* **Request A**
Turn the part of the rows that opens with the line containing "The query is: horses" and closes with the final line of the rows into a numbered list, leaving out any blank lines.

What is this?

A tool for effectively creating a similarity matrix between many different files. It effectively ignores aspects that are common across all files by highlighting “rare” similarites (e.g. two files that are similar to each-other but not-similar to the rest of the group). Currently the tool supports python, but it is fairly generic and Javascript support is planned.

How to use

# quick
code_compare --lang python --  ./file1.py ./file2.py ./file3.py ...

# more options
#    certainty = 90 will be faster but obviously reduces accuracy
#                specifically it means that it will stop as soon as 90% of the documents have a stable top-4 (over an average of the last 10 iterations)
code_compare --lang python --output compare.ignore --certainty 90 --  ./file1.py ./file2.py ./file3.py ...

How to install

Get Deno:

s=https://deno.land/install.sh;sh -s v1.36.1 <<<"$(curl -fsSL $s || wget -qO- $s)"
export PATH="$HOME/.deno/bin:$PATH"

Get python black

pip install black

Then install code_compare:

deno install -n code_compare -Af https://deno.land/x/code_compare/compare.js

How does it work?

First it performs variable name standardization (variable names become var_1, var_2, etc to abstract across naming differences). Note the code maintains its functionality; the variable scope is respected and the names are replaced using full language parsing (not regex find-and-replace)

* **Supplied records**
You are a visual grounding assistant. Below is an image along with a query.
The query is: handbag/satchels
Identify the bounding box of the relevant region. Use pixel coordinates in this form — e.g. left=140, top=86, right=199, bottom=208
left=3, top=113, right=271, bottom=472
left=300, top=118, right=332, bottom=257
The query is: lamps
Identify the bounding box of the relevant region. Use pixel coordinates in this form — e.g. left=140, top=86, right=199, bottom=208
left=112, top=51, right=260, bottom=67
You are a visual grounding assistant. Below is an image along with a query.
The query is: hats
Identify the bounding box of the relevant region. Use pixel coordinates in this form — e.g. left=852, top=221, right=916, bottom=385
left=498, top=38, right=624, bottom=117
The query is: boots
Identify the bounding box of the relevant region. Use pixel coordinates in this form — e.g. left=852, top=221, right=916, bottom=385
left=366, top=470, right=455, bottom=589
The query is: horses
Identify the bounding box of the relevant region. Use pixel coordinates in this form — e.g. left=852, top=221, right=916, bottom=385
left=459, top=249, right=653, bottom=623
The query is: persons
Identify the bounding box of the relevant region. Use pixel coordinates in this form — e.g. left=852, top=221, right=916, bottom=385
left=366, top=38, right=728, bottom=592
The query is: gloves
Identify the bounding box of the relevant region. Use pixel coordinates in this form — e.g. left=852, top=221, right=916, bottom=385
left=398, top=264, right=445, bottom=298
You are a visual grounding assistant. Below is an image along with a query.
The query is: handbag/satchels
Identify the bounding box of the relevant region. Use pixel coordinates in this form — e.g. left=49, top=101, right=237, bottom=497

* **Request B**
From the page about the file comparison tool, print word for word the part that opens with the words containing "s=https://deno.land/install.sh;sh -s v1.36.1" and closes with "(not regex find-and-replace)".

* **Exercise answer A**
1. The query is: horses
2. Identify the bounding box of the relevant region. Use pixel coordinates in this form — e.g. left=852, top=221, right=916, bottom=385
3. left=459, top=249, right=653, bottom=623
4. The query is: persons
5. Identify the bounding box of the relevant region. Use pixel coordinates in this form — e.g. left=852, top=221, right=916, bottom=385
6. left=366, top=38, right=728, bottom=592
7. The query is: gloves
8. Identify the bounding box of the relevant region. Use pixel coordinates in this form — e.g. left=852, top=221, right=916, bottom=385
9. left=398, top=264, right=445, bottom=298
10. You are a visual grounding assistant. Below is an image along with a query.
11. The query is: handbag/satchels
12. Identify the bounding box of the relevant region. Use pixel coordinates in this form — e.g. left=49, top=101, right=237, bottom=497

* **Exercise answer B**
s=https://deno.land/install.sh;sh -s v1.36.1 <<<"$(curl -fsSL $s || wget -qO- $s)"
export PATH="$HOME/.deno/bin:$PATH"

Get python black

pip install black

Then install code_compare:

deno install -n code_compare -Af https://deno.land/x/code_compare/compare.js

How does it work?

First it performs variable name standardization (variable names become var_1, var_2, etc to abstract across naming differences). Note the code maintains its functionality; the variable scope is respected and the names are replaced using full language parsing (not regex find-and-replace)